EXERCISE DETAILS: Please rewrite every line of the listing from the one containing "Hajnal Mihály (1935-): A" down through the one containing "Fotografie - Tiramisu", changing "V-Neck" to "Crew Neck" and leaving everything else as it is.

RECORD EXCERPTS:
⟨

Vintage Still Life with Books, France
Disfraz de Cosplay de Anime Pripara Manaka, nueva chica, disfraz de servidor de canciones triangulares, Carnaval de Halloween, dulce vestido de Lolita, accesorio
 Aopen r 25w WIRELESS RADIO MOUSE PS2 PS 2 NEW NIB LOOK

⟩
⟨

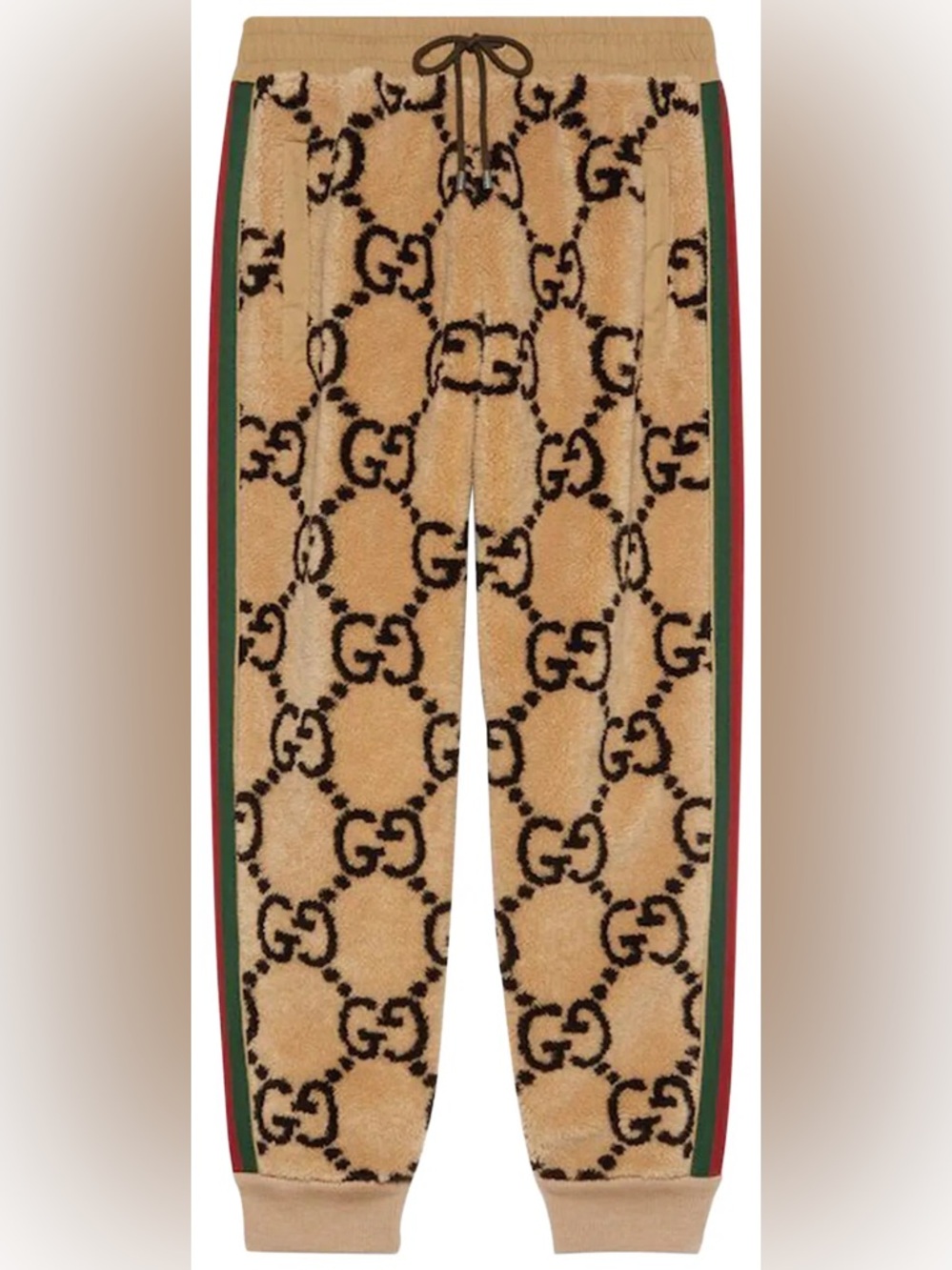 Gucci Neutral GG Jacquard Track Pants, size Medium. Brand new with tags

⟩
⟨

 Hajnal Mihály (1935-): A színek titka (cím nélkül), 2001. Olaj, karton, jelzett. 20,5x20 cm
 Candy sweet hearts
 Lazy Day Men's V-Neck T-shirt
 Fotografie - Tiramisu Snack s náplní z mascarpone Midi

⟩

EXERCISE OUTPUT:
 Hajnal Mihály (1935-): A színek titka (cím nélkül), 2001. Olaj, karton, jelzett. 20,5x20 cm
 Candy sweet hearts
 Lazy Day Men's Crew Neck T-shirt
 Fotografie - Tiramisu Snack s náplní z mascarpone Midi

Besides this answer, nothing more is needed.